Around 1901 he began actively sculpting in Edinburgh, first working from a studio at 109 Haymarket Terrace, then in 1912 moving to the more prestigious Dean Studios on Belford Road. Whilst his work clearly is of great quality only one public work is known, it is therefore presumed that he specialised in figurative work as largely private commissions.

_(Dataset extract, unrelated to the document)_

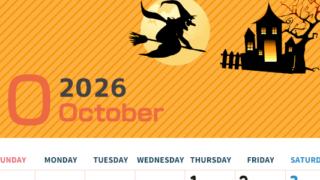 2026年10月縦型の日曜始まり お屋敷イラストのかわいいA4無料カレンダー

In 1910 he joined the Territorial branch of the Lothian and Border Horse Regiment. As a territorial, he was immediately called into service at the onset of the First World War. He transferred as a Lieutenant to the Royal Field Artillery and won the Military Cross from bravery in November 1917 for the rescue of two men from the battlefield during the Second Battle of Passchendaele. He was thereafter promoted to the rank of Major. He fought at the Battle of Loos, Ypres and the Somme and had at least suffered due to a one gas attack.
He died of wounds at a field hospital near Joncourt on 3 October 1918, a few weeks before the end of the war, during the Hundred Days Offensive. He is buried in Tincourt New British Cemetery near Peronne, Somme. His parents are noted as living at 41 Lothian Road in Edinburgh at the time of his death.
He is memorialised on his parents grave in the north section of Dean Cemetery in western Edinburgh.